SIAP SEHAT: Kelahiran di Klinik Langsung Terbitkan Dokumen
Selain layanan mandiri, Pemkab Deli Serdang juga mendorong inovasi Sistem Integrasi Administrasi Kependudukan melalui Fasilitas Kesehatan (SIAP SEHAT). Melalui sistem ini, peristiwa kelahiran dan kematian yang tercatat di fasilitas kesehatan langsung ditindaklanjuti dengan penerbitan dokumen kependudukan secara terintegrasi.
"Kalau ini berjalan, masyarakat punya pilihan. Mau ke kecamatan, MPP, menggunakan antrean online, atau melalui fasilitas kesehatan, semuanya kita siapkan," ujar Bupati.
Desa dan Kecamatan Jadi Garda Terdepan
Kepala Dinas Kependudukan dan Pencatatan Sipil Deli Serdang, Danang Purnama Yudha, menjelaskan peluncuran Salak Deli menjadi bagian dari penataan sistem pelayanan. Urusan yang bisa diselesaikan di desa akan dituntaskan di desa. Pelayanan tingkat kecamatan diselesaikan di kecamatan.
Sementara itu, Mal Pelayanan Publik (MPP) difungsikan sebagai tempat penyelesaian layanan yang belum bisa dituntaskan di tingkat bawah. Dengan pola ini, beban antrean di MPP diharapkan berkurang karena sebagian besar urusan warga sudah selesai lebih dulu di level terdekat.

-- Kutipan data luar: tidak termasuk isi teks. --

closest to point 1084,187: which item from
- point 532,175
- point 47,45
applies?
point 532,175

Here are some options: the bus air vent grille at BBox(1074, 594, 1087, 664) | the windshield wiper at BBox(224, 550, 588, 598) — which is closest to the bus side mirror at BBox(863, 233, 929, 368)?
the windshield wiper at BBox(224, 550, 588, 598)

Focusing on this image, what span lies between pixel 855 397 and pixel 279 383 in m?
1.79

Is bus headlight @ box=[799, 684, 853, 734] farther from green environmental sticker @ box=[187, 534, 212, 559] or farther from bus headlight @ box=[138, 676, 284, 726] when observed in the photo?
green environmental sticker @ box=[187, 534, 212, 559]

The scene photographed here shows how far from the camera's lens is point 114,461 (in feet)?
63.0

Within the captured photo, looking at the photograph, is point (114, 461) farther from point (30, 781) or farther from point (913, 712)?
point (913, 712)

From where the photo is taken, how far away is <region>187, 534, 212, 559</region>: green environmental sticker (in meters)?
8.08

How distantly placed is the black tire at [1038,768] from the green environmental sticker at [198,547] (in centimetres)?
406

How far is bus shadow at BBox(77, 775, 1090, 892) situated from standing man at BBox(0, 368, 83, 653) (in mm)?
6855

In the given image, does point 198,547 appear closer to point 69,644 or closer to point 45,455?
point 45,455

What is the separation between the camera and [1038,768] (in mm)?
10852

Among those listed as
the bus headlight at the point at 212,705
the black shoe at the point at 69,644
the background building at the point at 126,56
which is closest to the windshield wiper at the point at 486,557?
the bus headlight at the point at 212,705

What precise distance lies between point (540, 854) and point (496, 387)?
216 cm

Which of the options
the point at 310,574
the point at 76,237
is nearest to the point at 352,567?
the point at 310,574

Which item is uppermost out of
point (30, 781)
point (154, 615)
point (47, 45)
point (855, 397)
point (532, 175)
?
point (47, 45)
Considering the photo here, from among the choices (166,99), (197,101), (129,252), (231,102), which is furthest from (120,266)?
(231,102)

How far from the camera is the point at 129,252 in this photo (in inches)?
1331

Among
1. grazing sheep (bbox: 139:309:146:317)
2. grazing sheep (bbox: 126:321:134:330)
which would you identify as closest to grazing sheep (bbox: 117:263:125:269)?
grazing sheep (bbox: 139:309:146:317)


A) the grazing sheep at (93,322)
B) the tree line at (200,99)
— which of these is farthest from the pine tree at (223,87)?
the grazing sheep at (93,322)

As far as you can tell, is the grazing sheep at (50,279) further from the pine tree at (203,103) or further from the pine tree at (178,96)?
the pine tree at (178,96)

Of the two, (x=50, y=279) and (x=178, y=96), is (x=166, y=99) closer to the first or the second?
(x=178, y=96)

Fitur Antrean Online: Warga Tak Perlu Bolak-balik Cek Dokumen
Salak Deli juga dilengkapi fitur antrean online. Warga bisa memantau proses dan jadwal pelayanan dari rumah, sehingga tidak perlu datang berulang kali hanya untuk memastikan dokumen sudah selesai atau belum.
Danang berharap peluncuran ini mempercepat terwujudnya pelayanan adminduk yang lebih mudah, dekat, transparan, dan bebas pungli di seluruh wilayah Deli Serdang.